Text shown
-*-*-

A update on the things I tried today. Since multiValued fields do not use
the fieldCache, I changed my schema to define all my fields as multiValued
fields. Although these fields need to be only single valued, I made this
change and recreated the index and tested with it. Observations :
- force GC always results in freeing up most of the heap i.e the FieldCache
doesn't seem to be created. So OOM issue does not occur.
- response time is terribly slow for faceting queries. Application is
almost unusable and system monitoring shows high CPU usage.
- using solr caches - documentCache, filterCache & queryResultsCache - does
not seem to improve performance. Cache sizes are documentCache - 100K,
filterCache - 10K, queryResultsCache - 10K.

-*-*-

Data extract

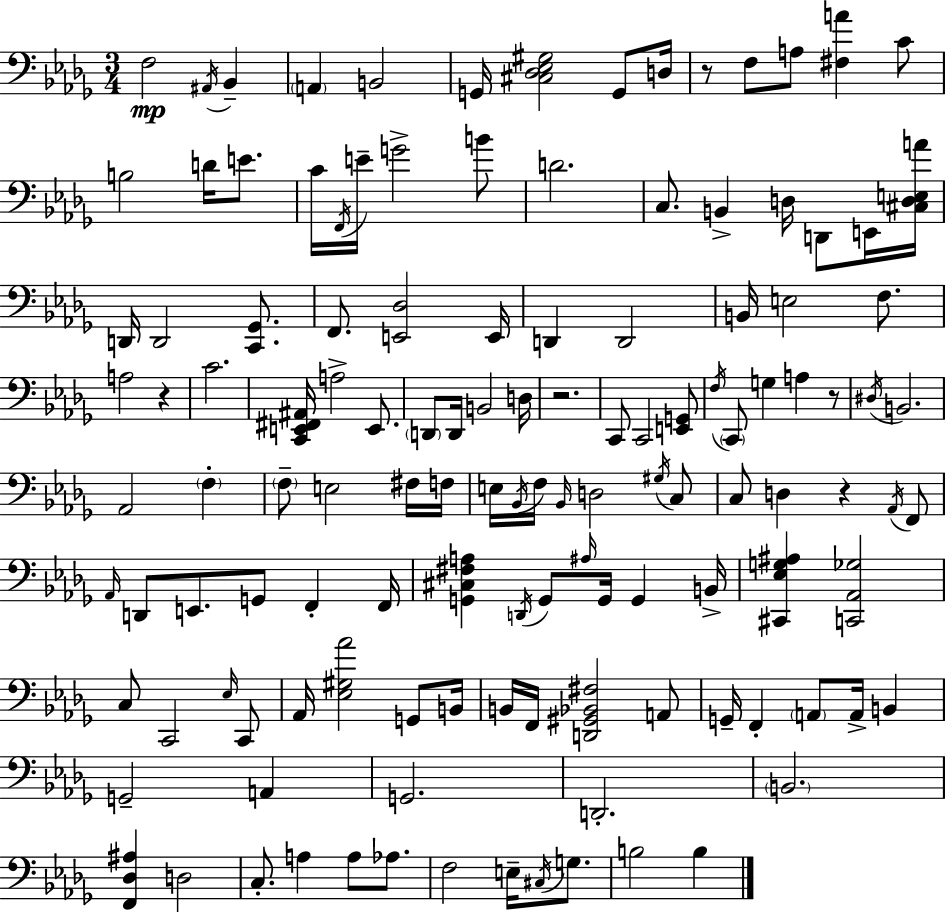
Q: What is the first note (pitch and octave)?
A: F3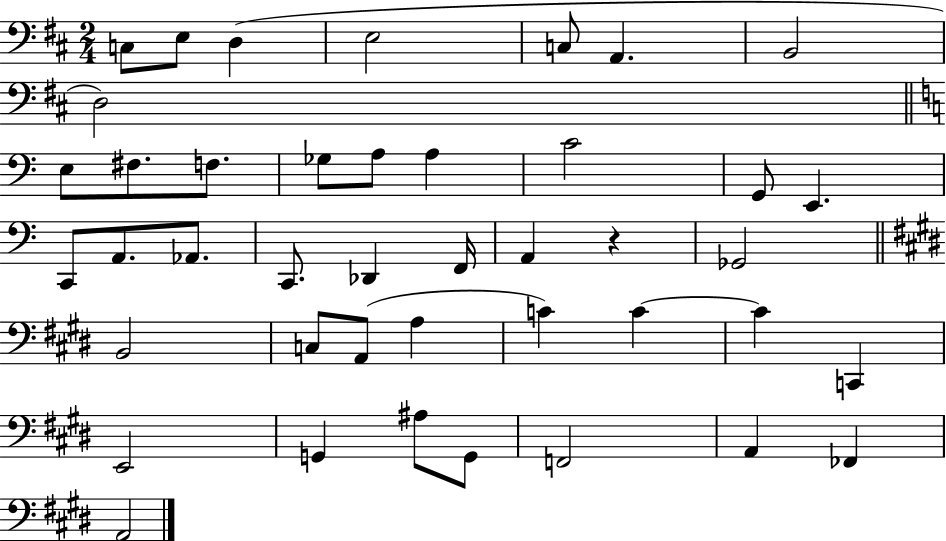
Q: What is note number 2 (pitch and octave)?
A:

-*-*-

Jobs
1/ In the Solr post, what size was set for the filterCache?
2/ For each statement, answer yes or no according to the Solr post, and quote the words that decide it: (a) After the change, a forced GC freed most of the heap. (b) Faceting queries became faster. (c) The documentCache size was 100K.
3/ Please duplicate the Solr post word for word from "- response time" up to and including "queryResultsCache - 10K.".
You won't need the data.

Answers below
1/ 10K

2/
(a) Yes: "force GC always results in freeing up most of the heap"
(b) No: "response time is terribly slow for faceting queries"
(c) Yes: "documentCache - 100K"

3/
- response time is terribly slow for faceting queries. Application is
almost unusable and system monitoring shows high CPU usage.
- using solr caches - documentCache, filterCache & queryResultsCache - does
not seem to improve performance. Cache sizes are documentCache - 100K,
filterCache - 10K, queryResultsCache - 10K.